Favelas pacificadas: menos violência?

Rosalina Brito participa de festival de literatura

Marília Gonçalves, do Canal Ibase

Rosalina mora numa casa grande na Cidade de Deus, onde aluga um dos quartos para complementar sua renda. Certa vez, um dos seus inquilinos foi preso e, tendo já se passado alguns meses, Rosalina desocupou o quarto, pois não mais poderia ficar sem o rendimento daquele aluguel.

Ao retornar, o inquilino a ameaçou com uma faca, acusando-a de ter roubado alguns pertences – na verdade, os pertences haviam sido roubados meses antes, logo que o rapaz foi preso, quando a casa de Rosalina fora arrombada e o quarto alugado foi invadido. Numa manobra arriscada, Rosalina conseguiu contato com a polícia pelo telefone enquanto era ameaçada e acabou “sendo salva por policiais”, palavras dela.

Algum tempo depois, a artista ficou sabendo de uma reunião de avaliação da Unidade de Polícia Pacificadora (UPP), implantada na comunidade em 2008, e fez questão de ir “agradecer à corporação”. Ela estacionou sua moto atrás de um carro oficial, em frente ao local onde ocorreria a reunião.
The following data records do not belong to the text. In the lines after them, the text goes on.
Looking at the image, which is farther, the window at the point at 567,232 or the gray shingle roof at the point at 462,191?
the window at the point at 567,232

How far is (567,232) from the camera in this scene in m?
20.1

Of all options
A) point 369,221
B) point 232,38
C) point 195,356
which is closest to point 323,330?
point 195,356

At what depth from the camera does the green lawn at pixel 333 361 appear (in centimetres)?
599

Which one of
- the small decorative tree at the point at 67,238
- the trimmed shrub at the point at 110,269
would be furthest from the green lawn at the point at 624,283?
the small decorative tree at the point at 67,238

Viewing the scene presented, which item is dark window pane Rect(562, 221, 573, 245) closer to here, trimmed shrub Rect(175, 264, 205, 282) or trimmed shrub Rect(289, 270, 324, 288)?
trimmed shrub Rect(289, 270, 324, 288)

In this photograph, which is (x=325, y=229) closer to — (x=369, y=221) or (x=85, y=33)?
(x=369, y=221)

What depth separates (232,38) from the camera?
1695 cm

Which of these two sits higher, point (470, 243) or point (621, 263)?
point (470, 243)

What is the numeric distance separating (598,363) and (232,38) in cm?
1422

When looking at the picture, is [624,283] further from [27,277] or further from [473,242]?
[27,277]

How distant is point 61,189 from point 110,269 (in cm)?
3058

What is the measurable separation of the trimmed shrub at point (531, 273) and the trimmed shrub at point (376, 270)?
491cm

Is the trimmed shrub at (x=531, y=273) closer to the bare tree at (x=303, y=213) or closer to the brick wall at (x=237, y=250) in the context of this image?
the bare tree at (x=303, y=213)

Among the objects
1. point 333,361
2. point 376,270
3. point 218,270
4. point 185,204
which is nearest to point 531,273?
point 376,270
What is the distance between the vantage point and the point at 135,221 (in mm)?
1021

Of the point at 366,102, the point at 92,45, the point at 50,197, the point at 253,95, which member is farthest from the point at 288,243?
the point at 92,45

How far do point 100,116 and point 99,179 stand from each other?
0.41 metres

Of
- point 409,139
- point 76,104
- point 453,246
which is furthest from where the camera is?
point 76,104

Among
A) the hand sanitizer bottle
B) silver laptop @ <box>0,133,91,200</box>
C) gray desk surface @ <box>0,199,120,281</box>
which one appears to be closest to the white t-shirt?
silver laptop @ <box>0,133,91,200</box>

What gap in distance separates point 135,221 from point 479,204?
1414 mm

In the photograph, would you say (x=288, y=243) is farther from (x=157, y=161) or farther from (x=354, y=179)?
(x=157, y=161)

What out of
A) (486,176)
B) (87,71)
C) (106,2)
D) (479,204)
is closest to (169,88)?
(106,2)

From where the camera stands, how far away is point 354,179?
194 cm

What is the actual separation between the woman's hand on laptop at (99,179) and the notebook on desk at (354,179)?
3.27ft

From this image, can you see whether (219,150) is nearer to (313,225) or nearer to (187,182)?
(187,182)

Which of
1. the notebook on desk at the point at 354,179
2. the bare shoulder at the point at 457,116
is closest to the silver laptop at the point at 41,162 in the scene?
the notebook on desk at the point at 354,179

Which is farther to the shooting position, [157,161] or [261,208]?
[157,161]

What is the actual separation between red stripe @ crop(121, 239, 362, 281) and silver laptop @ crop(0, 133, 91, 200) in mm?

Ao sair, sua moto não estava mais lá. Mobilizada, a polícia recuperou o veículo ainda no final do dia. “O major disse que era uma afronta, que minha moto ia aparecer no mesmo dia. Eu fiquei lá desesperada, chorando. Eles reviraram a CDD toda, apreenderam muita moto. Quando chegou, minha moto estava depenada e teve de ir para a perícia”, conta.

Contudo, nem só de boas experiências com a polícia vive a Cidade de Deus e outras favelas que receberam uma Unidade de Polícia Pacificadora (UPP). Aclamadas por diminuírem os índices de violência registrados no entorno do local onde estão localizadas, as UPPs são, por outro lado, muito questionadas pelos moradores das favelas que viveram o “fim do controle do tráfico armado” – principal objetivo declarado da política –, como registrado pelo Canal Ibase no ano passado.

Na verdade, existe o reconhecimento de alguns moradores sobre um aumento de alguns tipos de violência dentro das favelas com UPP. Assaltos, furtos, invasões de casas tornaram-se frequentes em algumas favelas. Na Cidade de Deus, onde trabalho há quatro anos, a história de Rosalina não é inédita. Pelo contrário, de um tempo pra cá, ouvir casos de violência local e reclamações sobre a ineficiência da polícia tornou-se lugar comum. A professora do Programa de Pós-graduação em Ciências Sociais (PPCIS/UERJ) e pesquisadora do Coletivo de Estudos sobre Violência e Sociabilidade (CEVIS/UERJ) Marcia Leite comentou o tema, em artigo enviado ao Canal Ibase.

No final do ano passado, pouco depois do natal, a Paróquia Cristo Rei, na Cidade de Deus, foi invadida duas vezes na mesma semana. Segundo o padre Nicholas Wheeler, foram R$4.500 de prejuízo, entre laptop, CD players e parte de uma nova aparelhagem de som que a Igreja estava instalando. O assistente pastoral, que tomava conta do local, foi ameaçado.

Padre Nicholas: Igreja foi assaltada duas vezes

Padre Nicholas é inglês e missionário na Cidade de Deus há muitos anos. Ele não entende como o caso do assalto à Igreja não foi investigado, já que há “300 policiais ocupando a comunidade”. Ao procurar a UPP, o padre foi aconselhado a “aumentar a segurança da Igreja, colocando cerca elétrica nos muros ou comprando um cachorro”. “Quando meu assistente foi à delegacia, perguntaram: ‘Só isso? Tem certeza que você quer continuar?’. Tenho dificuldade em entender por que a policia não foi à Igreja para investigar o crime”, conta.

Para Rosalina, é notório que tenha havido um aumento dos casos de violência dentro da comunidade. Na casa dela, já entraram três vezes para roubar bicicletas no quintal. Sua vizinha também teve a casa invadida e o DVD furtado. Uma colega, também moradora da CDD, teve a máquina fotográfica roubada em frente à UPP. “Os caras aqui tinham medo de roubar, porque apanhavam, eram expulsos, mortos… Ninguém roubava nada. As pessoas dormiam com a casa aberta. Hoje em dia não dá mais”, explica. Este tipo de violência, na opinião de Rosalina, não tem sido relatada à polícia, ao menos não todos os casos, o que pode dificultar um planejamento de ação por parte da corporação. Ela ainda deixa claro, na conversa, que a paz não é rotina. É o medo que ainda ronda os corações dos moradores da Cidade de Deus. “A gente nem sempre pode procurar a polícia, porque vão dizer que a gente ‘tá fechando com eles’”.